→ Task requirements:
Please answer from the article on revolution: what did women textile workers throw at factory windows when Russia's February 1917 revolution started?

Chris Harman

The Revolutionary Process

How crisis can lead to
revolution from below

(10 July 2004)


From Socialist Worker, No.1909, 10 July 2004.
Copied with thanks from the Socialist Worker Website.
Marked up by Einde O’Callaghan for the Marxists’ Internet Archive.


Chris Harman continues his short series looking at revolution in the 21st century

PEOPLE OFTEN talk as if revolutions are made by existing groups of socialists getting a bit bigger and suddenly changing things.

In the late 1960s people used to echo Che Guevara and say, “If you are a revolutionary, make a revolution.” Nowadays they are more likely to say, “There are too few of us to make a revolution. All we can do is apply pressure on the government to make a few reforms.”

But revolution never occurs just because of the behaviour of groups of socialists, however big or small. It occurs because vast masses of people, many of whom have never considered such questions in the past, thrust themselves into the centre of the political stage.

The Great French Revolution of 1789 was not started by the activity of a handful of republicans. It started when thousands of people from the poorest areas of Paris decided to march on the royal palace at Versailles.

Russia’s February 1917 revolution started when women textile workers went on strike, sick to death of working long hours for starvation wages. They threw snowballs at the windows of factories where their menfolk worked to get them out alongside them.

Such events happen spontaneously, when vast numbers of working people suddenly decide that they can only get what they want by taking things into their own hands. Those who campaign for revolutionary change are usually as surprised by the turn of events as anyone else.

These mass uprisings occur when wider social processes cause people to break with their old ways of reacting. Lenin, the Russian revolutionary leader, analysed these processes in 1915, two years before the explosive events of 1917.

He pointed to two elements that are necessary for this transformation in people’s behaviour to occur. First, ordinary people have to reach the point where they find the conditions under which they live and work intolerable.

But this alone is not enough to ensure mass rebellion. People can react to terrible cuts in their living standards by becoming demoralised and turning against each other, rather than becoming militant.

That is why Lenin also stressed a second important element. Great economic or political crises do not just create bitterness at the base of society. They also put the ruling class into such a mess that it cannot find an easy way out.

These crises create panic among the most powerful capitalists. So does getting drawn into protracted wars that they cannot easily win.

In such situations, rulers start blaming each other for what is happening. Each capitalist tries to escape from the crisis at the expense of rival capitalists, as well as by cracking down on the mass of people.

In extreme circumstances, this infighting can paralyse the propaganda and repressive machines of the rulers. Each section of the ruling class tries to use the media and the secret police against its rivals. And each tries to stir up sections of the masses to support its plans against those of its rivals.

But even short of this, infighting among the ruling class means that the masses no longer face a solid wall of resistance to their demands. This gives people confidence that militant action can have an effect.

A revolutionary situation opens up when you get both together, when, in Lenin’s words, “the lower classes do not want to live in the old way and the upper classes are unable to live in the old way”.

Nobody at any level of society is satisfied with the existing order. Everyone is desperate for a solution – no matter how “extreme”.

Capitalism in the first half of the 20th century repeatedly created such revolutionary situations, with its great wars and its great economic crises. Capitalism at the beginning of the 21st century is again creating such situations, with its anarchic globalisation of production and finance.

→ Extracted records:
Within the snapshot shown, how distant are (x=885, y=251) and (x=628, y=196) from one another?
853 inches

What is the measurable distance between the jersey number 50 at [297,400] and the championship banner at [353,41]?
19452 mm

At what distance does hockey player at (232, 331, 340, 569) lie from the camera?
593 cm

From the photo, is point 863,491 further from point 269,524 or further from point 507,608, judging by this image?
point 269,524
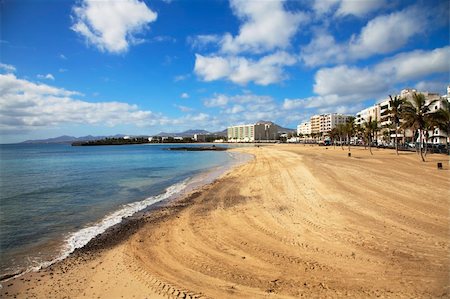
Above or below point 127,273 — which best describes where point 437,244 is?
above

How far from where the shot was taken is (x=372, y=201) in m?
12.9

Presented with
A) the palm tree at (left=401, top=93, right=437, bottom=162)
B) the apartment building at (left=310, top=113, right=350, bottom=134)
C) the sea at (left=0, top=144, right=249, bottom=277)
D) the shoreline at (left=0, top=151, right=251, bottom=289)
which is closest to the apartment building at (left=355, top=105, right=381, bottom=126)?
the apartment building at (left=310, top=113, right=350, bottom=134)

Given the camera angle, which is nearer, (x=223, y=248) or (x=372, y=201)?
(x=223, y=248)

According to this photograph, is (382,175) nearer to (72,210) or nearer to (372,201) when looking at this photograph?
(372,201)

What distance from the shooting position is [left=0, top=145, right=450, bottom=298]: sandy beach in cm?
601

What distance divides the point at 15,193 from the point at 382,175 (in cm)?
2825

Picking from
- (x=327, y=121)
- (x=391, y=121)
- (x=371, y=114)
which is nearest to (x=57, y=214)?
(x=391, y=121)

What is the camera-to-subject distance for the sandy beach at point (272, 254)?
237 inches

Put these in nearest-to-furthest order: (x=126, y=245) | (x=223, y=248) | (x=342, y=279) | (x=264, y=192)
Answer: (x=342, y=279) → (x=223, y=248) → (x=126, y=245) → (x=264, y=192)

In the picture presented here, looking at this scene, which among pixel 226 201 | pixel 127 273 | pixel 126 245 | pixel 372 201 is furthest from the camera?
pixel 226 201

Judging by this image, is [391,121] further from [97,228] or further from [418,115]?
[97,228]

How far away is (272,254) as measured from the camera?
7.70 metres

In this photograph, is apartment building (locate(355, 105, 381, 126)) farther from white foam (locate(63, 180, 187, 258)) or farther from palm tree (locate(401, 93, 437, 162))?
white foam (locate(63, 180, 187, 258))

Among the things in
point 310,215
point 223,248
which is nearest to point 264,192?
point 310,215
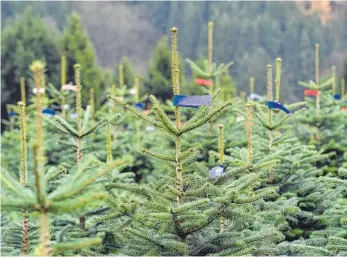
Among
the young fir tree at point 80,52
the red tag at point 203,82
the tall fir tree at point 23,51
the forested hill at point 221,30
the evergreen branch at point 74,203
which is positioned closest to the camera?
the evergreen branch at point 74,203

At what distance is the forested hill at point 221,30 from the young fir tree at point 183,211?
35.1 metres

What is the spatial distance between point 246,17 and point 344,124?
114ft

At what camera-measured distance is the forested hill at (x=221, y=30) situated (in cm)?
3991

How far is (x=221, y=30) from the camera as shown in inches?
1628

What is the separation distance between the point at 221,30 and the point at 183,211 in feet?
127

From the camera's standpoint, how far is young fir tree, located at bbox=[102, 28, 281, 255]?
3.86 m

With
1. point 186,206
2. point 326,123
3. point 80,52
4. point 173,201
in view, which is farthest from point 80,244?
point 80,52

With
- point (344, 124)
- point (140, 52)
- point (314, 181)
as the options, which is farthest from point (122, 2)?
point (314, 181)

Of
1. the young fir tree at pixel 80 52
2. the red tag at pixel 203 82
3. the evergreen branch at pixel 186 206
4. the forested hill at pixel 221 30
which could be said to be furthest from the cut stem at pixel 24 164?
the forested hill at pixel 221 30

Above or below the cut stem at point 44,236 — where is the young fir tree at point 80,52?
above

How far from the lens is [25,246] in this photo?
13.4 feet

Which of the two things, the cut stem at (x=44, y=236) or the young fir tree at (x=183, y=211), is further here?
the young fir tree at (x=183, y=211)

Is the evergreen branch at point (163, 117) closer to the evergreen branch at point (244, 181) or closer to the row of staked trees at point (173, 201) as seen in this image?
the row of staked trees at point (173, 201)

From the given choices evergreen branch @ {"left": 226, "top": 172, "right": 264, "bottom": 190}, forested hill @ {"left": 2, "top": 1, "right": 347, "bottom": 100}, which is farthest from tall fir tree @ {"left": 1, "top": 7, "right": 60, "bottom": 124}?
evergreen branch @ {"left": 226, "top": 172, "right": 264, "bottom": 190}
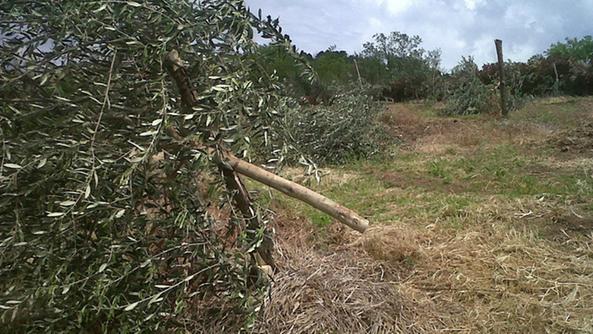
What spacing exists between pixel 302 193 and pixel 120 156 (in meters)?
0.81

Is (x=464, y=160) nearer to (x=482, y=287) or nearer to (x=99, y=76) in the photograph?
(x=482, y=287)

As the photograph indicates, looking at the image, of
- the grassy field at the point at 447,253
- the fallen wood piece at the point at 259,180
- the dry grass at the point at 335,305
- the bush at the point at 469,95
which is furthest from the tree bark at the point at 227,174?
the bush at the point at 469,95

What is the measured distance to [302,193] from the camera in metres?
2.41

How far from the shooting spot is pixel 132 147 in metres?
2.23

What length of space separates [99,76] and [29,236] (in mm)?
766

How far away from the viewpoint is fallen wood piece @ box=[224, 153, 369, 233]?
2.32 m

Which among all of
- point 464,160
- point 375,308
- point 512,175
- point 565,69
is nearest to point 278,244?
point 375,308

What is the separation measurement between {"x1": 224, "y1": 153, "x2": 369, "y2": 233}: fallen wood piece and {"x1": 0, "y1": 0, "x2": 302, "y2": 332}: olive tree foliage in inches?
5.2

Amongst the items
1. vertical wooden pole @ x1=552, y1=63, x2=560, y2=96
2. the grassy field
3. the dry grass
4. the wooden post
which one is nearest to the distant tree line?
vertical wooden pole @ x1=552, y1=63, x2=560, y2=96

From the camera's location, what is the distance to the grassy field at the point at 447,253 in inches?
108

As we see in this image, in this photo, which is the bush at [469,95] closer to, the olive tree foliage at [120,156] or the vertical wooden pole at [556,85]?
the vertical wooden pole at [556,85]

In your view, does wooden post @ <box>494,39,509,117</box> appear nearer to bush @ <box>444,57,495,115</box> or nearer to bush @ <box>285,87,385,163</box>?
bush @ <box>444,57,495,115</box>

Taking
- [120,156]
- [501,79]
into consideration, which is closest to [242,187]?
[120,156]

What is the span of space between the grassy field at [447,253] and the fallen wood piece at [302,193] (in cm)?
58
==
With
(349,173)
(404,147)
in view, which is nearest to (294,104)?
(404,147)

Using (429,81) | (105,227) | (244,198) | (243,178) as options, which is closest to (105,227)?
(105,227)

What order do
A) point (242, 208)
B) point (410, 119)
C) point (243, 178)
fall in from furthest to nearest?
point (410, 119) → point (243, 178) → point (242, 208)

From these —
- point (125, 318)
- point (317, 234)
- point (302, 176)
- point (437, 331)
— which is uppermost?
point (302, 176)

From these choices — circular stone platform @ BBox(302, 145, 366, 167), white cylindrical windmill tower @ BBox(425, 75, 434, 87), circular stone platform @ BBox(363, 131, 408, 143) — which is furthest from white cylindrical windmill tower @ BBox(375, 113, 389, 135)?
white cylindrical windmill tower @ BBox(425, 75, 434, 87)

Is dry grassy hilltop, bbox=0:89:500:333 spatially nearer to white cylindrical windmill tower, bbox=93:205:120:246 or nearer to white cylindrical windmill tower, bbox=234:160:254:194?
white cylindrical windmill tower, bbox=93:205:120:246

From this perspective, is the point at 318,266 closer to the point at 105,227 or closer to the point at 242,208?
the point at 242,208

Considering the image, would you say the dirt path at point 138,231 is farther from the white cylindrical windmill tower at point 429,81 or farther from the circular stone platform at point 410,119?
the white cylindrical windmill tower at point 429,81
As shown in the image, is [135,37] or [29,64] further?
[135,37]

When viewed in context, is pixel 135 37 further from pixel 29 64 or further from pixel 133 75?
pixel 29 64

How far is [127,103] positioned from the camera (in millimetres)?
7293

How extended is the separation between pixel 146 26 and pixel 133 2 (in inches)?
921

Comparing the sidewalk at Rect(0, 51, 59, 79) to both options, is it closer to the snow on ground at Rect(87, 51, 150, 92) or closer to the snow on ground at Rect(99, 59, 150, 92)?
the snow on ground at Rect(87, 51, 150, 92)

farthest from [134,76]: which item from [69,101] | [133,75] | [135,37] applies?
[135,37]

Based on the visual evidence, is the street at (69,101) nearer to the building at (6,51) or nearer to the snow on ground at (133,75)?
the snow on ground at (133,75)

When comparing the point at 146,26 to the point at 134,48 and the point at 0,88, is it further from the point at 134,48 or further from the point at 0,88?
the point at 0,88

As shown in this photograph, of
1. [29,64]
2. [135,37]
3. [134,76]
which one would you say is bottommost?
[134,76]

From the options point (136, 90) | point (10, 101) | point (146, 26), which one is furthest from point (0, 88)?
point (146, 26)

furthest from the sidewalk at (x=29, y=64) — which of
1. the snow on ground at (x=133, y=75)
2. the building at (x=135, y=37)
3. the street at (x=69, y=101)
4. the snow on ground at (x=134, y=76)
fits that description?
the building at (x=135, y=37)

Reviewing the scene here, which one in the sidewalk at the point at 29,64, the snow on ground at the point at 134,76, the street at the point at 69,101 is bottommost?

→ Output for this exercise:
Snowballs.